Alla fine di ogni gara sapevamo calcolare (chi più chi meno) il nostro nuovo index e, secondo la situazione, eravamo pronti a festeggiare l’abbassamento dell’hcp in compagnia degli amici, o ad annegare in una birra il dispiacere per aver collezionato l’ennesima “virgola”.

Battisti cantava “Ma da quando ci sei tu, tutto questo non c’è più” mannaggia al WHS, che da quando è arrivato, ci ha tolto tutte le nostre certezze!
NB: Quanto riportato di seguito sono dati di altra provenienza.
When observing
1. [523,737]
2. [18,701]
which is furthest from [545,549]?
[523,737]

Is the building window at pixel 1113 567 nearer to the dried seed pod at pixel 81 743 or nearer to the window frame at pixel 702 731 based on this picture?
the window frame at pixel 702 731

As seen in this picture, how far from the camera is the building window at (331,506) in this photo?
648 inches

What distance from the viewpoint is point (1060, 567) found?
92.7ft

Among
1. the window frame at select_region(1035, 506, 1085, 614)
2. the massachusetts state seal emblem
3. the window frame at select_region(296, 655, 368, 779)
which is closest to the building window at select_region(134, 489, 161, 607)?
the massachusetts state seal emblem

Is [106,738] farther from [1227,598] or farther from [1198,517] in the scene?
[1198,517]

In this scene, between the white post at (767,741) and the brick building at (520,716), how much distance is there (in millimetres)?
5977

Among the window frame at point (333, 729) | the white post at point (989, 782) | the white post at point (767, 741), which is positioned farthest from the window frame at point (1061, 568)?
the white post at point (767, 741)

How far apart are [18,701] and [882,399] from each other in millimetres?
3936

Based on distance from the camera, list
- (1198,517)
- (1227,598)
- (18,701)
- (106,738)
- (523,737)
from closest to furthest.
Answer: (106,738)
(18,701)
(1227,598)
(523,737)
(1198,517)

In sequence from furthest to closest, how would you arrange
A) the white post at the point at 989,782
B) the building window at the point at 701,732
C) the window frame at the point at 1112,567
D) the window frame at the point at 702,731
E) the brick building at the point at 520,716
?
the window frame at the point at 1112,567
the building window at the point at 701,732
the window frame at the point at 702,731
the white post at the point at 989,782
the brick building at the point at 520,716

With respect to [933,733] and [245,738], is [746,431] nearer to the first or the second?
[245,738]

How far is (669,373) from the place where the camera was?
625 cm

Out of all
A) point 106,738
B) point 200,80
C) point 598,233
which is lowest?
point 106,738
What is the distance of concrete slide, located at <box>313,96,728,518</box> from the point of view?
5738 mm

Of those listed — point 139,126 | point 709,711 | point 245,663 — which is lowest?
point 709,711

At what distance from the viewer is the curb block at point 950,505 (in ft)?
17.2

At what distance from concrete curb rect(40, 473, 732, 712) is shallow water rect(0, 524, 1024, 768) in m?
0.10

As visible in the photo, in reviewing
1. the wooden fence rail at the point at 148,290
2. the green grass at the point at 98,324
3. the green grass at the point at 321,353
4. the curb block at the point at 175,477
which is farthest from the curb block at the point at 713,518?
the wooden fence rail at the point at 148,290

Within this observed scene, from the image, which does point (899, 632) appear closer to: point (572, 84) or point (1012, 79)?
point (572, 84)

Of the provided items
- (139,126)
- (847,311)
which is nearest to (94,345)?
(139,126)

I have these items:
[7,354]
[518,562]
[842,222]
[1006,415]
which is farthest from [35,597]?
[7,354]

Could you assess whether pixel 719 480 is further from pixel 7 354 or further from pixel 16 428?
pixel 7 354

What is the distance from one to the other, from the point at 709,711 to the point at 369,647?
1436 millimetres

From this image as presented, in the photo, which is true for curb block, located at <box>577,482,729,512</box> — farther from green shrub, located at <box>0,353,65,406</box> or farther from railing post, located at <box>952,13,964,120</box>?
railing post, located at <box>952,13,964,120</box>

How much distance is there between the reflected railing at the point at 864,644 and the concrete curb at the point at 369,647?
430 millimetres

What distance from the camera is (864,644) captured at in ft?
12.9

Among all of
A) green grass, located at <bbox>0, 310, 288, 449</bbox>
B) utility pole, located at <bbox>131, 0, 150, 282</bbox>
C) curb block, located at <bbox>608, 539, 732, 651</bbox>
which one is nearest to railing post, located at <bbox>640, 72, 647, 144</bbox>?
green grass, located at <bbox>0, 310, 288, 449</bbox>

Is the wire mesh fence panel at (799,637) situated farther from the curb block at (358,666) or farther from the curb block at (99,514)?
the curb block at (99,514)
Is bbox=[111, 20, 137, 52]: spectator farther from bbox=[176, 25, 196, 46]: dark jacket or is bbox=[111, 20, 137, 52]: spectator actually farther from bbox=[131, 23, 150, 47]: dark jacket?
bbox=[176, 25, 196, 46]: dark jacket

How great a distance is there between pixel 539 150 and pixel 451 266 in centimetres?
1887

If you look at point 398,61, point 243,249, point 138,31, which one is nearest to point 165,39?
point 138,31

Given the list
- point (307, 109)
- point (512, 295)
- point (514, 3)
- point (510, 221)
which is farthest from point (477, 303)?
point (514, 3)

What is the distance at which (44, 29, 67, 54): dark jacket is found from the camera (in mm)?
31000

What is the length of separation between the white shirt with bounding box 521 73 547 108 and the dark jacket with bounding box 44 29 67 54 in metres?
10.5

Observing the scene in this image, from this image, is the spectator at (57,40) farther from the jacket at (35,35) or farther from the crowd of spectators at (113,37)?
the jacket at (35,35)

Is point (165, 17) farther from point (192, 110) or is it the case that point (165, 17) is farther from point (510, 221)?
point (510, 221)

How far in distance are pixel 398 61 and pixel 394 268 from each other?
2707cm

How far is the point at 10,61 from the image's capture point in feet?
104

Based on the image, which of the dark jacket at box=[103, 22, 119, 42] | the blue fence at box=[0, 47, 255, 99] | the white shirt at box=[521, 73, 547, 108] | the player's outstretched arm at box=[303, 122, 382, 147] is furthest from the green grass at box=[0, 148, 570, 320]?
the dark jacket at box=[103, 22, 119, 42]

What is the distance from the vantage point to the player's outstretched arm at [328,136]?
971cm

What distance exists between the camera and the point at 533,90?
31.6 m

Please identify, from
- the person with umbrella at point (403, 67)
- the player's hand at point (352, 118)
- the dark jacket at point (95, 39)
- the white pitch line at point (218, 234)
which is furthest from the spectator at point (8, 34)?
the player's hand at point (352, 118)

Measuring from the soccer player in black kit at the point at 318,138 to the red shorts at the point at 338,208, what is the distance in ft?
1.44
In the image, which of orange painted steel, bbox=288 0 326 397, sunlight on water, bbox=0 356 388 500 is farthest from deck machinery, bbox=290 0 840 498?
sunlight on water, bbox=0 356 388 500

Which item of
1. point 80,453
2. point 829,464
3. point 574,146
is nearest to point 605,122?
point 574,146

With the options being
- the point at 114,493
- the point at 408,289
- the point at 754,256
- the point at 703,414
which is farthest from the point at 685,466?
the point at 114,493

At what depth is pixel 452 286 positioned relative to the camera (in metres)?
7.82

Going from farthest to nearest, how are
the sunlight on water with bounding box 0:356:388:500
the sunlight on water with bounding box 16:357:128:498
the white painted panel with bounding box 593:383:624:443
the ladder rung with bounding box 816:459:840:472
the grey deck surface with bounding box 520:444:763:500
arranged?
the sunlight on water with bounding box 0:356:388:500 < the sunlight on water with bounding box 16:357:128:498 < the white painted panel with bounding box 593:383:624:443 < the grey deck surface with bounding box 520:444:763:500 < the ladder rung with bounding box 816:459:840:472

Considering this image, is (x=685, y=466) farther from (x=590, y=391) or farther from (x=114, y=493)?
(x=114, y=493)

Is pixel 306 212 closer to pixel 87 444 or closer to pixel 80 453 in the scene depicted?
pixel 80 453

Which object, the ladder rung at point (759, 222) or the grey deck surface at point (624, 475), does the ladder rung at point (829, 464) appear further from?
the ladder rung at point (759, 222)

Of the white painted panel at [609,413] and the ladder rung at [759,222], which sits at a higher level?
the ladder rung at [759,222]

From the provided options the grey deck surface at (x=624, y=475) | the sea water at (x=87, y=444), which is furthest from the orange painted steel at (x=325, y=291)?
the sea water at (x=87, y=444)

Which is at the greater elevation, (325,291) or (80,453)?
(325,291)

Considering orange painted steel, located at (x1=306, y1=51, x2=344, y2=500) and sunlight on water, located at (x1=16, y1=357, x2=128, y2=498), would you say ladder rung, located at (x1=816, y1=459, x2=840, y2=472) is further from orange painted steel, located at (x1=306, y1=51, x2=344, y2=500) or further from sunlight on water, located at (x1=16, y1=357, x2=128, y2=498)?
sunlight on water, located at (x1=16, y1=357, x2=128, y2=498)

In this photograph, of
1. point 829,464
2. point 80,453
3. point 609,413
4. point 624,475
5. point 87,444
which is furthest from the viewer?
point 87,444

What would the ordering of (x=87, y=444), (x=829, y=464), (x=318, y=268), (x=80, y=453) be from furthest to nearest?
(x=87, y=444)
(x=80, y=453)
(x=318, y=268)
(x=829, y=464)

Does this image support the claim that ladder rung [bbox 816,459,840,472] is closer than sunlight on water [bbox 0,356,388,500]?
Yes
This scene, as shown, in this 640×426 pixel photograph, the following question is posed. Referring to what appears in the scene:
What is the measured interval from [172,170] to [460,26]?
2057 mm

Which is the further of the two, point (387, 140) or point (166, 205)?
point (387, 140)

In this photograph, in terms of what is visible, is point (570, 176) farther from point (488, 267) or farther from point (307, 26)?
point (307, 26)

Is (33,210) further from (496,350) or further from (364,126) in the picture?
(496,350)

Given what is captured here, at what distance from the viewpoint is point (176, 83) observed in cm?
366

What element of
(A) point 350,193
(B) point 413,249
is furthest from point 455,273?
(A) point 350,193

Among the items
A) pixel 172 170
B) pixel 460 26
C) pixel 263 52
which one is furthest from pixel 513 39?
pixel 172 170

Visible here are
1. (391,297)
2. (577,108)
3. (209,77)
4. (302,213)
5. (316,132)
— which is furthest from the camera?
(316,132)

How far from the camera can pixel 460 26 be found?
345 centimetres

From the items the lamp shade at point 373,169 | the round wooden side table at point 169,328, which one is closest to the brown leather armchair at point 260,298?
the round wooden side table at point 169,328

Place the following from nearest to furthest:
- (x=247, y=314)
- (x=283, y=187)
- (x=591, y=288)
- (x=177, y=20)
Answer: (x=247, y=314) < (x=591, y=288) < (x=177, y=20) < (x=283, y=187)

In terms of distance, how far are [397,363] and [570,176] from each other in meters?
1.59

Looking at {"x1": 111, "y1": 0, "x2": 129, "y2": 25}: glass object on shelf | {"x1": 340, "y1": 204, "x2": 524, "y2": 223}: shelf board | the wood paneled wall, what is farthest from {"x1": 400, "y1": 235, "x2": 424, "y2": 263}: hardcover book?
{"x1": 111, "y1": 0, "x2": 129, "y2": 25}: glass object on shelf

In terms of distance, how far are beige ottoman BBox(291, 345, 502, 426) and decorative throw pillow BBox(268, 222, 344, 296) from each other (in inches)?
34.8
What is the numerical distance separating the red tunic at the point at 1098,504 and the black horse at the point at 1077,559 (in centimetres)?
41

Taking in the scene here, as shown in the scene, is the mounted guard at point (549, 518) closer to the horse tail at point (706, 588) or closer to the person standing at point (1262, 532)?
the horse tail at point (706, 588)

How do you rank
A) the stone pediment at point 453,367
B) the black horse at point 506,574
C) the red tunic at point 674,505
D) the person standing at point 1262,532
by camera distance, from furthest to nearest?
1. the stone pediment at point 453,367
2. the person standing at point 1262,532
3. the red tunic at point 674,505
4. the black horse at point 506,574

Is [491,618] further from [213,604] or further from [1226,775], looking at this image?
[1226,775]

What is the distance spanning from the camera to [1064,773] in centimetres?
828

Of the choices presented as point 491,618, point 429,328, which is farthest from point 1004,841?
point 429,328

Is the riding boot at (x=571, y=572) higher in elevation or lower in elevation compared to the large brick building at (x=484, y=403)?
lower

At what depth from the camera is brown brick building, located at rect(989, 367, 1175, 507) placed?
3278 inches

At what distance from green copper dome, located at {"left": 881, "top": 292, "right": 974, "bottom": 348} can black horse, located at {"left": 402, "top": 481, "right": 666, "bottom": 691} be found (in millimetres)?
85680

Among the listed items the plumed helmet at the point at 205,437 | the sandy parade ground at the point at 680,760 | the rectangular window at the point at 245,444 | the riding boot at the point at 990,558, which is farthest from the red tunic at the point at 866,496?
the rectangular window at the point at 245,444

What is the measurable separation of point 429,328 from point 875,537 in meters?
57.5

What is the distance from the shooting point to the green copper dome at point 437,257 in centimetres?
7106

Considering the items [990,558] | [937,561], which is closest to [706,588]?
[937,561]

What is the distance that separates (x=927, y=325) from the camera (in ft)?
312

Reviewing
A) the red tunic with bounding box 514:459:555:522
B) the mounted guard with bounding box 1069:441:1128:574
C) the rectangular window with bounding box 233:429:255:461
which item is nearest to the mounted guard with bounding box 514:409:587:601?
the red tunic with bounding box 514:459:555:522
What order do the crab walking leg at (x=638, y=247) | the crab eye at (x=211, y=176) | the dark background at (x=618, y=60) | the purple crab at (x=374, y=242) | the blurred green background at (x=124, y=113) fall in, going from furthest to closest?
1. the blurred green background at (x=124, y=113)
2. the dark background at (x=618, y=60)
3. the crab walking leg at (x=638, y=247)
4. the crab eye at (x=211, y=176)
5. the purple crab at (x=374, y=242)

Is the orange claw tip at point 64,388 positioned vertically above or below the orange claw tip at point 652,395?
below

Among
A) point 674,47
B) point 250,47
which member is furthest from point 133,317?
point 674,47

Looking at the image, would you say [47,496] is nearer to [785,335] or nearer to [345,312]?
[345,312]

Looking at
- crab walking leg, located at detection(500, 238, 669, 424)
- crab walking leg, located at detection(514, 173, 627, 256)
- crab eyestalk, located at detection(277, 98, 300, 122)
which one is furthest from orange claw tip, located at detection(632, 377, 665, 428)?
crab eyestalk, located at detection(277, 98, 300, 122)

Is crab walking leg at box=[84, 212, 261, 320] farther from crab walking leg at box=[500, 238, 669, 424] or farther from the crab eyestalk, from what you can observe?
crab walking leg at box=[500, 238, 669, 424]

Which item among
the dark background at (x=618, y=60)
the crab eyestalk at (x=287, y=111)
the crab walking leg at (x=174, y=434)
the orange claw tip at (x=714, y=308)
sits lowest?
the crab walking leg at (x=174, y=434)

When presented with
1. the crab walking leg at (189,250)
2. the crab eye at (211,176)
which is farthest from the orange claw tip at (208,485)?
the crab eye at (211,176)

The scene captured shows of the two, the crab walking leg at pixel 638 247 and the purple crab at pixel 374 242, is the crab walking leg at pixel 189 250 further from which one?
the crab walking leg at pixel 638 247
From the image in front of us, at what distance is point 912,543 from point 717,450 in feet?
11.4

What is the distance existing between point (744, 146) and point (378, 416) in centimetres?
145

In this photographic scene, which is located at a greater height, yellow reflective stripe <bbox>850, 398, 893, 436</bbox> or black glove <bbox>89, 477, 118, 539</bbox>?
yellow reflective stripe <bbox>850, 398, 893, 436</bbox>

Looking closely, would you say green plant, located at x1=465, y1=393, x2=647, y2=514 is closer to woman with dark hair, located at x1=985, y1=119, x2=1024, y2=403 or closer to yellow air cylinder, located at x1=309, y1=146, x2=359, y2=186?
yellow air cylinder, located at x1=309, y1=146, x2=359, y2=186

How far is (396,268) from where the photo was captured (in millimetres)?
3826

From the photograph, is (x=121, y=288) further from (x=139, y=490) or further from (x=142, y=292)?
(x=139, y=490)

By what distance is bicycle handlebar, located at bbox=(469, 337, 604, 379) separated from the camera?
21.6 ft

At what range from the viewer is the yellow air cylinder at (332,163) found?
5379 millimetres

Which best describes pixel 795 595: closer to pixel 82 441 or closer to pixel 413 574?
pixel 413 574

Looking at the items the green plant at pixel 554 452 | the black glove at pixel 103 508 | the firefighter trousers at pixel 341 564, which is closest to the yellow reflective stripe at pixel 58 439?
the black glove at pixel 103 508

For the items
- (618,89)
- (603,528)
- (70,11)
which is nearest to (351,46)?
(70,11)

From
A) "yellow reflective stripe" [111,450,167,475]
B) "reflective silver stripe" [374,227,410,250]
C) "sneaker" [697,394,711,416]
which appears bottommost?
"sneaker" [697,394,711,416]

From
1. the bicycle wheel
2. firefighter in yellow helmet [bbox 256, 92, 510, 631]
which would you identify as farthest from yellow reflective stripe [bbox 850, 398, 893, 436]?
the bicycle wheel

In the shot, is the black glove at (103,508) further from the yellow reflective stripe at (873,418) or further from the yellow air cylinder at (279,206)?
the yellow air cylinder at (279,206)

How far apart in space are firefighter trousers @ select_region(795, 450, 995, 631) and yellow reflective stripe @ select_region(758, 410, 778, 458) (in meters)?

Oggi, a fine gara, se vogliamo capire all’istante in che direzione andrà il nostro handicap, dobbiamo districarci tra medie, tabelle dei correttivi e formule matematiche degne di Einstein. E anche il giorno dopo, non è che tutto diventi più chiaro. Esaminando la nostra scheda risultati ci domandiamo: “Sarà mica che il software abbia sbagliato ieri?”. “Come mai non sono sceso se ho fatto 39?”.

E se da noi e nel resto dei paesi EGA non è tutto rose e fiori, in Irlanda e nel Regno Unito le cose vanno decisamente peggio. Al di là dalla Manica infatti, l’approccio con il WHS si è rivelato essere particolarmente complicato. Il vecchio sistema CONGU, già sulla carta, era stato indicato come quello che avrebbe “sofferto” maggiormente il cambiamento all’atto della transizione. Sul web, la domanda che nelle chat di golf anglofone va per la maggiore è: “If it’s not broken, why fix it?”  E come in Italia quindi, in molti a interrogarsi: “Cosa non andava bene nel vecchio metodo per essere costretti a passare al nuovo?”.

La risposta, in parte, l’ha data il gruppo di studio del WHS, prima ancora che il sistema venisse lanciato a livello globale.

“Ci sono voluti molti anni di ricerche e discussioni per arrivare a questo punto. Sono stati esaminati tutti i sistemi in uso nel mondo e, per ognuno di essi, sono stati presi in considerazione i connotati più interessanti ed i tratti che piacevano maggiormente alla base dei praticanti. Insieme sono utilizzati come punto di partenza per lo sviluppo della struttura. Quello che si è ottenuto è un sistema che, a prima vista, può sembrare complicato, ma che è invece semplice e reattivo e continuerà ad essere migliorato negli anni a venire”.

Ricordo ancora quando nel 2003 in Italia passammo dal sistema CONGU (quello che ora rimpiangono nel Regno Unito) all’Ega Handicap System. All’inizio eravamo tutti sconcertati; le segreterie di circolo faticavano a spiegare ai soci le novità. I primi mesi non eravamo nemmeno in grado di capire quale handicap avremmo giocato nel circolo vicino, figuriamoci calcolare l’aggiornamento dell’index dopo una gara.

Anche allora tutti a chiederci: “Ma chi ce l’ha fatto fare?”. Sembra quindi che la storia si ripeta, e noi tutti si abbia la memoria corta.

Ogni cambiamento provoca, e provocherà sempre, contrattempi più o meno evidenti. Sarà solo il tempo a dirci se il nuovo sistema saprà davvero soddisfare le nostre esigenze ed aspettative. Calcolatrice alla mano, armiamoci quindi di pazienza: presto ci sembrerà tutto più facile e intuitivo!